▶ **Written exercise**: Reproduce the listing below word for word, leaving out the pictures.

━━━━━ Information provided ━━━━━

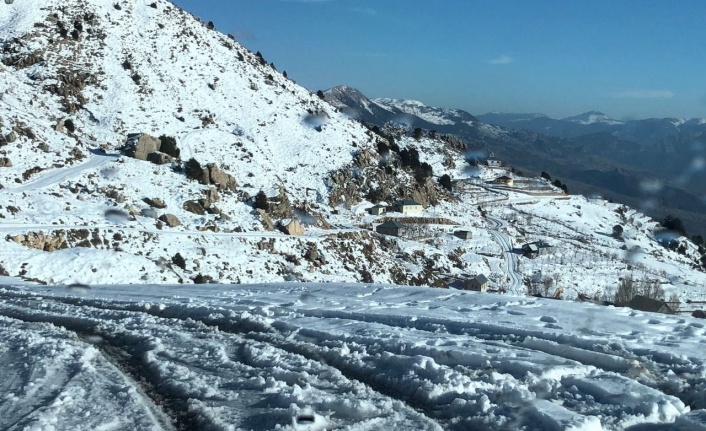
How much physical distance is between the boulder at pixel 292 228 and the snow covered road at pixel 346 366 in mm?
29353

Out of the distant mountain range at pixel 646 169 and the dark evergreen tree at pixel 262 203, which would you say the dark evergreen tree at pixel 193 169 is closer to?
the dark evergreen tree at pixel 262 203

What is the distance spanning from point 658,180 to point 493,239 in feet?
204

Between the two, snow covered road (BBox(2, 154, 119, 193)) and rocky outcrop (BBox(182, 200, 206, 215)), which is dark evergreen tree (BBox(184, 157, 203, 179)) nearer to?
rocky outcrop (BBox(182, 200, 206, 215))

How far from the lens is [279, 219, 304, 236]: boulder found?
139 ft

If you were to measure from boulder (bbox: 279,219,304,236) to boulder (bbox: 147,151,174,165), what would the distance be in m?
10.3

━━━━━

▶ **Solved problem**:
How much physical distance is between the boulder at pixel 292 228 and the snow covered road at pixel 346 366 in mm?
29353

Out of the distant mountain range at pixel 646 169 and the dark evergreen tree at pixel 262 203, which would you say the dark evergreen tree at pixel 193 169 is closer to?
the dark evergreen tree at pixel 262 203

What is the distance spanning from point 658,180 to point 493,239 in feet?
204

Between the two, snow covered road (BBox(2, 154, 119, 193)) and rocky outcrop (BBox(182, 200, 206, 215)), which is dark evergreen tree (BBox(184, 157, 203, 179)) nearer to?
rocky outcrop (BBox(182, 200, 206, 215))

How far from the lens is [279, 219, 304, 236]: boulder found?
139 ft

If you were to measure from boulder (bbox: 279,219,304,236) to boulder (bbox: 147,151,174,165), what would the distance be in m?
10.3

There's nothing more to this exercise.